═════ Document

So when you'd see something like [x]: negate 10 you might think of it as slipping a bound X word into the RETURN: slot of NEGATE as input.
On the surface that seems like it might even be useful more generally:
>> f: make frame! negate/
>> negate.return: $x
>> negate.value: 10
>> eval f ; the hidden X is written back automatically
== -10
>> x
== -10
It's A Broken Idea for a LOT of Reasons
I'm not going to rehash the history of Multi-Returns for you. You can read all about it if you're interested:
https://rebol.metaeducation.com/t/the-history-of-multi-return-in-ren-c/1134
But I'll just point out that when the left hand side of a SET-BLOCK! had to inject variables rightward to be written to, you face problems from something as simple as parentheses:
[x]: (((negate 10)))
How do SET-BLOCK! and NEGATE get connected up together to tunnel the X WORD! through? And what happens if a function is using the variable you passed it to write to, but it has an error before it completes and it leaves the variable in an incomplete state?
This isn't even mentioning the fact that not every function generator made functions with a RETURN slot. LAMBDA didn't have one (and still doesn't, even though it has type checking now and answers the RETURN OF question...)
PACK! antiforms are the far superior answer.
But Just Because It Sucks Doesn't Mean We Can't Do It!

══════════
═════ Records for this exercise

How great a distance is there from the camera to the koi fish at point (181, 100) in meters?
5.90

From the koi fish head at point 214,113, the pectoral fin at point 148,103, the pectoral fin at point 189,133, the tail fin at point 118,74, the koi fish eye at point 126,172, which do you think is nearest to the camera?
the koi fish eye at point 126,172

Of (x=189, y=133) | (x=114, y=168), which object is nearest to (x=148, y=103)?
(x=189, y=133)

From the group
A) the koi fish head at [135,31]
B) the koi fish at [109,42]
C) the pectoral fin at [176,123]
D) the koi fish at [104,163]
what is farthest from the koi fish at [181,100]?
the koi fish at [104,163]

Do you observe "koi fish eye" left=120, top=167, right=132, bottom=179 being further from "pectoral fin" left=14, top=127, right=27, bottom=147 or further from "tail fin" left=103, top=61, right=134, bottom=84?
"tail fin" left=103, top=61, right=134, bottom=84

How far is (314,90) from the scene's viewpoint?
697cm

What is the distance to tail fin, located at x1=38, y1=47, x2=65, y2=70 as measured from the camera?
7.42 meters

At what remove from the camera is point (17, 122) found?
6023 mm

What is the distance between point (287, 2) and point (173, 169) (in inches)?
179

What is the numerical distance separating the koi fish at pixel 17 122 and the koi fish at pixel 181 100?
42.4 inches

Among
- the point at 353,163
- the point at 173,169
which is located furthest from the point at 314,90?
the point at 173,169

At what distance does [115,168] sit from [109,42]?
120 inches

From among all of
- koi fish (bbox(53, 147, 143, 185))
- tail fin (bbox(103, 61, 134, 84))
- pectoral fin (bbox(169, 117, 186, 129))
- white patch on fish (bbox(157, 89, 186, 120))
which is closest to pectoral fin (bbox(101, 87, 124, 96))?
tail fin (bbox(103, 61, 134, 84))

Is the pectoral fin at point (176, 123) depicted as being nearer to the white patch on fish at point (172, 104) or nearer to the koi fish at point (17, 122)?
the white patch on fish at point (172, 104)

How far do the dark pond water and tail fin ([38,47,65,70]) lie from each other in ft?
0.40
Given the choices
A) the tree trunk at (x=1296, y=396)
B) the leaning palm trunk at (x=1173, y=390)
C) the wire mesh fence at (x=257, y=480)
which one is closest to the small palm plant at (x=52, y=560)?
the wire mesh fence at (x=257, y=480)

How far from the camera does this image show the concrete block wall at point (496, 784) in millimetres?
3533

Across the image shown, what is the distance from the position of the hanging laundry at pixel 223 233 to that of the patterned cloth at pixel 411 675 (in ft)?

══════════

## Instruction A:
List every line of the Ren-C text that begins with the ">>" prompt, giving what follows the prompt on each.
## Instruction B:
Revise the stretch of the records from the start through the line that contains "42.4 inches", changing "camera" to "lens" and leaving everything else untouched. Give only those lines.
These records bear no relation to the Ren-C text.

## Exercise result A:
f: make frame! negate/
negate.return: $x
negate.value: 10
eval f ; the hidden X is written back automatically
x

## Exercise result B:
How great a distance is there from the lens to the koi fish at point (181, 100) in meters?
5.90

From the koi fish head at point 214,113, the pectoral fin at point 148,103, the pectoral fin at point 189,133, the tail fin at point 118,74, the koi fish eye at point 126,172, which do you think is nearest to the lens?
the koi fish eye at point 126,172

Of (x=189, y=133) | (x=114, y=168), which object is nearest to (x=148, y=103)?
(x=189, y=133)

From the group
A) the koi fish head at [135,31]
B) the koi fish at [109,42]
C) the pectoral fin at [176,123]
D) the koi fish at [104,163]
what is farthest from the koi fish at [181,100]?
the koi fish at [104,163]

Do you observe "koi fish eye" left=120, top=167, right=132, bottom=179 being further from "pectoral fin" left=14, top=127, right=27, bottom=147 or further from "tail fin" left=103, top=61, right=134, bottom=84?
"tail fin" left=103, top=61, right=134, bottom=84

How far is (314,90) from the scene's viewpoint?
697cm

What is the distance to tail fin, located at x1=38, y1=47, x2=65, y2=70 as measured from the lens?
7.42 meters

At what remove from the lens is point (17, 122) found?
6023 mm

What is the distance between point (287, 2) and point (173, 169) (in inches)?
179

What is the numerical distance separating the koi fish at pixel 17 122 and the koi fish at pixel 181 100?
42.4 inches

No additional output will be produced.